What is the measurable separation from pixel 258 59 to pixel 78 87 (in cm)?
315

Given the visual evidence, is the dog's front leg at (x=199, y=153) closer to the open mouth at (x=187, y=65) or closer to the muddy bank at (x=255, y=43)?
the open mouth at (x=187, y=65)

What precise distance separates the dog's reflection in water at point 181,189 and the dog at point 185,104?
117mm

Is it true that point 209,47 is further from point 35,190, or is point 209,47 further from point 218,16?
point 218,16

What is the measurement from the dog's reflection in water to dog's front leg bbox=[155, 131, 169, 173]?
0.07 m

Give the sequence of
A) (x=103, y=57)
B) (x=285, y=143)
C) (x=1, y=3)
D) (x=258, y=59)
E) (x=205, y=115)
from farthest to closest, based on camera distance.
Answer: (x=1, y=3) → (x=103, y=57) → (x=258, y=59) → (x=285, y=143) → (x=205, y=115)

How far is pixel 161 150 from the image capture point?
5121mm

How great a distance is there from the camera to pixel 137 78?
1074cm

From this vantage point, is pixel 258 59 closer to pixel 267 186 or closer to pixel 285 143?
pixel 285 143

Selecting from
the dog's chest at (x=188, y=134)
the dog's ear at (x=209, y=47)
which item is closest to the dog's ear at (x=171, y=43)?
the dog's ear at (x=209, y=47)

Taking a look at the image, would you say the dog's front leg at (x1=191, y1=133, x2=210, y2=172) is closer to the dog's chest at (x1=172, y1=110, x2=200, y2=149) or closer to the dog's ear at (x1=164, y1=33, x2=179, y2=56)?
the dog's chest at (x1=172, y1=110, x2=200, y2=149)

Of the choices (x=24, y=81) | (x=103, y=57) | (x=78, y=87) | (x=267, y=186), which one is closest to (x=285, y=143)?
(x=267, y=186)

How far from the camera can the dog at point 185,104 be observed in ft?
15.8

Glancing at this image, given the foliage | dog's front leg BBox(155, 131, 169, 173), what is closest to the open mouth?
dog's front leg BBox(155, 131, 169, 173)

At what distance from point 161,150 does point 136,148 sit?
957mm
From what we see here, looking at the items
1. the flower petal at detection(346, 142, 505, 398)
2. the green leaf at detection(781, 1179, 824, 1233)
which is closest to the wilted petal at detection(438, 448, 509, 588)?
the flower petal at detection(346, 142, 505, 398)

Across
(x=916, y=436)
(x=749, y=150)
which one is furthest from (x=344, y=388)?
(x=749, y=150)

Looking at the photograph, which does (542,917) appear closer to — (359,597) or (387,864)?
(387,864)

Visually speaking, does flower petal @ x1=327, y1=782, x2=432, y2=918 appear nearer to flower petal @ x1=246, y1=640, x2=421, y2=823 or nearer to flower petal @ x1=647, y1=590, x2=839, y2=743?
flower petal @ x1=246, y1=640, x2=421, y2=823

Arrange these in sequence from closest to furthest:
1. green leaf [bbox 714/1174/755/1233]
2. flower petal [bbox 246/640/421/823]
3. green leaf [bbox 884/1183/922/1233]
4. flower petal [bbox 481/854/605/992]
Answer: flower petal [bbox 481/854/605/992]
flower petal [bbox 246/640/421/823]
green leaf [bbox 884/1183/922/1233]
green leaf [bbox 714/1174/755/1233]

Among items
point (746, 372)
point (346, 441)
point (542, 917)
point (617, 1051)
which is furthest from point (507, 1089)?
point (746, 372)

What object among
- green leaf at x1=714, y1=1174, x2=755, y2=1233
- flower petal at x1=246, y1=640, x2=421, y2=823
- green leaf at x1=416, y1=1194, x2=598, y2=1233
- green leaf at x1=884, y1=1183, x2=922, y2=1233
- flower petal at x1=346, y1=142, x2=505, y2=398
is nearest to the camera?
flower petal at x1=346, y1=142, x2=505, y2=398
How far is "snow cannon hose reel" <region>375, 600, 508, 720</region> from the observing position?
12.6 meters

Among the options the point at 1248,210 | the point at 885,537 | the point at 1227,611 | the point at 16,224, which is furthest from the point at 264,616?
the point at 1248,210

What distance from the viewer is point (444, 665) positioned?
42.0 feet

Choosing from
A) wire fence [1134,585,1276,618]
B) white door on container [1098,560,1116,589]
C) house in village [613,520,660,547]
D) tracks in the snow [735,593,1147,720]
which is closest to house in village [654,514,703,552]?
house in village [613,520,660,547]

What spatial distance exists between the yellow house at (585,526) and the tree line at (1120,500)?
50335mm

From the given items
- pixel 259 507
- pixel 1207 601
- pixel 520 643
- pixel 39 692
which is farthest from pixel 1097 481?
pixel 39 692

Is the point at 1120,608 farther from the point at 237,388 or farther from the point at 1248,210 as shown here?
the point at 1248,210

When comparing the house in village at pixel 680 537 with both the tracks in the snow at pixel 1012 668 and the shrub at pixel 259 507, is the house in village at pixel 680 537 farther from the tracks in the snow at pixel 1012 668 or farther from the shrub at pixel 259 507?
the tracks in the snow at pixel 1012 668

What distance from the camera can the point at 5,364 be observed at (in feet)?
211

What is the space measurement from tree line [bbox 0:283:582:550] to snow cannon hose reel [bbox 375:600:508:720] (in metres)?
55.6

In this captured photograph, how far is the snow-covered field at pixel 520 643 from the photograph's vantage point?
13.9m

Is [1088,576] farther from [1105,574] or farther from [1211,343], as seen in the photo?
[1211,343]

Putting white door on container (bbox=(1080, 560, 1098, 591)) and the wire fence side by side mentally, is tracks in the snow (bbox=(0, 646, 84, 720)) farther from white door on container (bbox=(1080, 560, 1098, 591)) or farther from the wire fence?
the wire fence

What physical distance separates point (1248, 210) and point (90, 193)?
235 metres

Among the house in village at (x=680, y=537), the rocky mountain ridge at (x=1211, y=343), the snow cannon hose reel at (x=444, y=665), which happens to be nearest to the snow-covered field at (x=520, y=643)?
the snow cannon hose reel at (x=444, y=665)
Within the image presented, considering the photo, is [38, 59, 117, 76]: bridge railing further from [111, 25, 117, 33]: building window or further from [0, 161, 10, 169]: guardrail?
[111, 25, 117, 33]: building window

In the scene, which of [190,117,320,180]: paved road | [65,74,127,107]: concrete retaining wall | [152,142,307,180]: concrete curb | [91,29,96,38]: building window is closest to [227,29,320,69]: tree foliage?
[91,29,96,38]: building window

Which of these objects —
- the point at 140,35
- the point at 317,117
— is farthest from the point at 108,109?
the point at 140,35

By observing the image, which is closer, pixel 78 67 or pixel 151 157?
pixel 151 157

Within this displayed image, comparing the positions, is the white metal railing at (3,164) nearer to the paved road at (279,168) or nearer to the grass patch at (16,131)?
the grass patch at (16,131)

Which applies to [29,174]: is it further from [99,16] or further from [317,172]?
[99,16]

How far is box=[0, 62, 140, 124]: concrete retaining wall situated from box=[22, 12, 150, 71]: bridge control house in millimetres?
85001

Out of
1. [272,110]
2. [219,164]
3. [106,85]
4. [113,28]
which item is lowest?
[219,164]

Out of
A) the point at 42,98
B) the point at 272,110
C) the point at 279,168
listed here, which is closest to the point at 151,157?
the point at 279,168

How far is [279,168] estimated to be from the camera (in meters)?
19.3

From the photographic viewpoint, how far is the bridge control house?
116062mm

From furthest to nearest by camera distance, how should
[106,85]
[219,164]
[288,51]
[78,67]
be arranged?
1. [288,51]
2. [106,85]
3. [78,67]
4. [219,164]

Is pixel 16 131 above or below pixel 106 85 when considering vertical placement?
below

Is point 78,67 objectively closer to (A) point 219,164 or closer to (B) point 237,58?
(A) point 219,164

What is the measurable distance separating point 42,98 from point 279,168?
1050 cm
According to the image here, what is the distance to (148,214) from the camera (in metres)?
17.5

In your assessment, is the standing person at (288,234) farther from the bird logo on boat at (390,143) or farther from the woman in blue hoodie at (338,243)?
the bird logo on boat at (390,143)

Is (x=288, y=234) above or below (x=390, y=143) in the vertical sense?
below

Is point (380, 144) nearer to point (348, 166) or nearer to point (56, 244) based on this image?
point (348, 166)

------------------------------

Write out verbatim the part that opens with the line containing "Arrange these in" and closes with the line containing "12.6 meters", both of those lines included.

Arrange these in sequence from closest to furthest:
1. green leaf [bbox 714/1174/755/1233]
2. flower petal [bbox 246/640/421/823]
3. green leaf [bbox 884/1183/922/1233]
4. flower petal [bbox 481/854/605/992]
Answer: flower petal [bbox 481/854/605/992]
flower petal [bbox 246/640/421/823]
green leaf [bbox 884/1183/922/1233]
green leaf [bbox 714/1174/755/1233]

Among items
point (746, 372)
point (346, 441)
point (542, 917)
point (617, 1051)
which is furthest from point (507, 1089)?
point (746, 372)

What object among
- green leaf at x1=714, y1=1174, x2=755, y2=1233
- flower petal at x1=246, y1=640, x2=421, y2=823
- green leaf at x1=416, y1=1194, x2=598, y2=1233
- green leaf at x1=884, y1=1183, x2=922, y2=1233
- flower petal at x1=346, y1=142, x2=505, y2=398
is nearest to the camera?
flower petal at x1=346, y1=142, x2=505, y2=398
How far is "snow cannon hose reel" <region>375, 600, 508, 720</region> from the observing position?
12.6 meters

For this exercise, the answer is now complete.